She started it with 500 gourds from the sale of the house. She made bonbon dous, a kind of gingerbread. It sold well, but she sometimes sold on credit and had a hard time collecting the money that was owed her. “I’m not going to argue with someone about money.” 

As that first money evaporated, she knew she had to come up with a different business plan. So, she went to the market in Pòtino with 1000 gourds of the proceeds from the sale of a crop of beans. She bought basic provisions: rice, sugar, oil, seasonings, etc., and began selling them out of her home. She now makes the trip to Pòtino every Sunday to restock. She still has trouble collecting what people owe her sometimes, but she’s found a wholesaler in the market who will sell her on credit when she needs it, so she’s able to keep her business going. It’s enough to manage her household expenses, at least when it’s combined with their farming and other activities. Her poultry is starting to flourish, too. She just sold two small roosters to buy a cellphone.

She’s optimistic about her future. Her son was released from prison. He behaved so well while inside that one of the guards now pays for him to go to school. He’s now living in Pòtoprens with family so that he can take advantage of the opportunity. She’s focused on building a new house. She knows it will take some time, but one of her goats just had kids, and that’s just the sort of progress she needs to make.

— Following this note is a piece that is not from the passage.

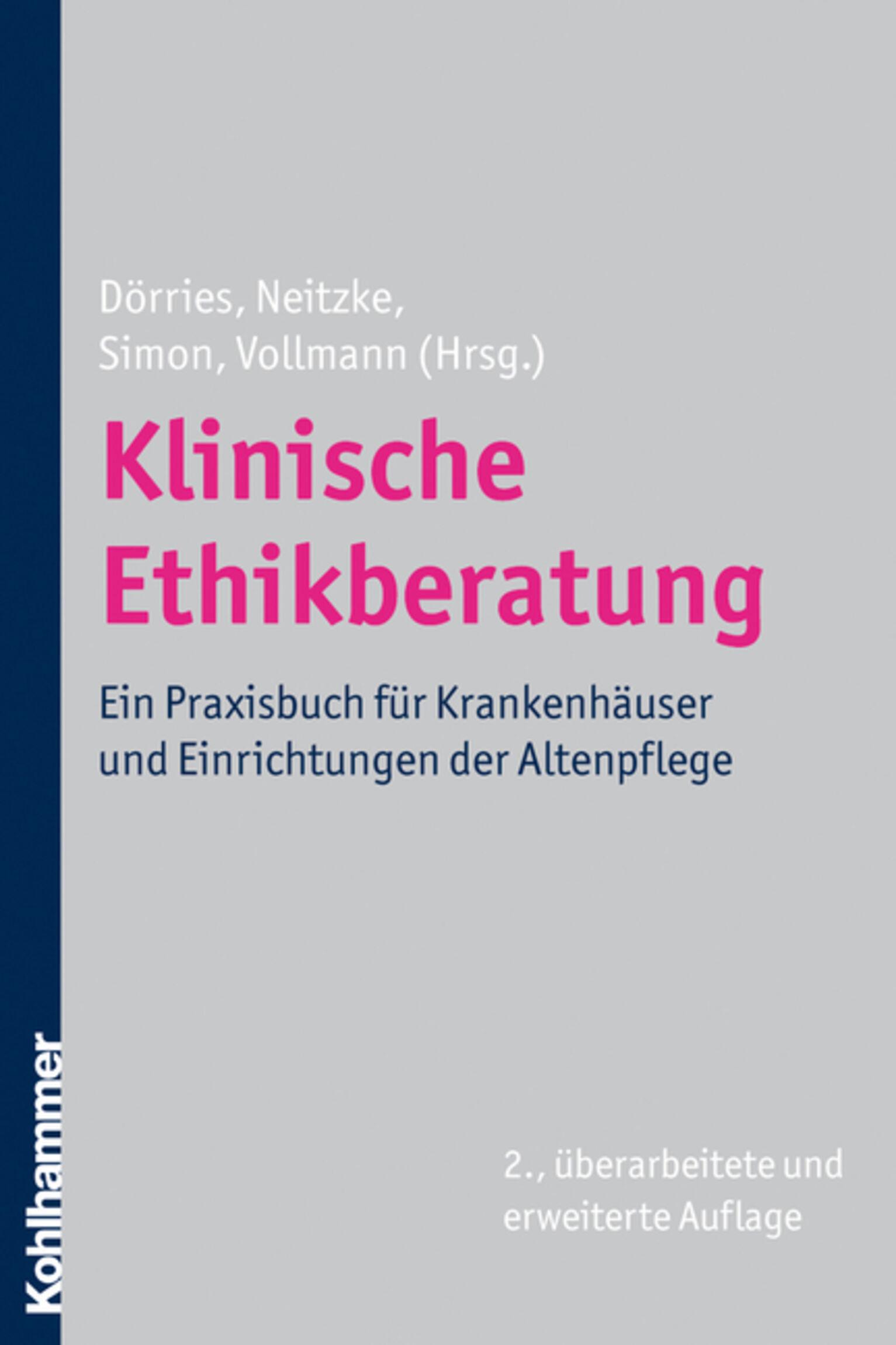 2010 Klinische Ethikberatung. Ein Praxisbuch Buchcover Dörries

There is one more piece of this story I should share that speaks to Idalia and her relation to our program. It is hard to express just how out-of-the-way Frijè is. I was in Mable, in the mountains near the border between Savanèt and Kòniyon, when I went to look for her. I knew she had family living near Mable, so I was able to get some information there about where I might find her new home. But it was a hike of more than three hours each way, and coming back was uphill. I found the home, but did not find her there. I had a long talk with Dalison, whom I know well from some time he spent in the hospital in Mibalè. I learned a lot about the family and the changes they had made since moving, but I didn’t get to talk with Idalia. She was at the Kourèt market, selling the roosters and buying her phone.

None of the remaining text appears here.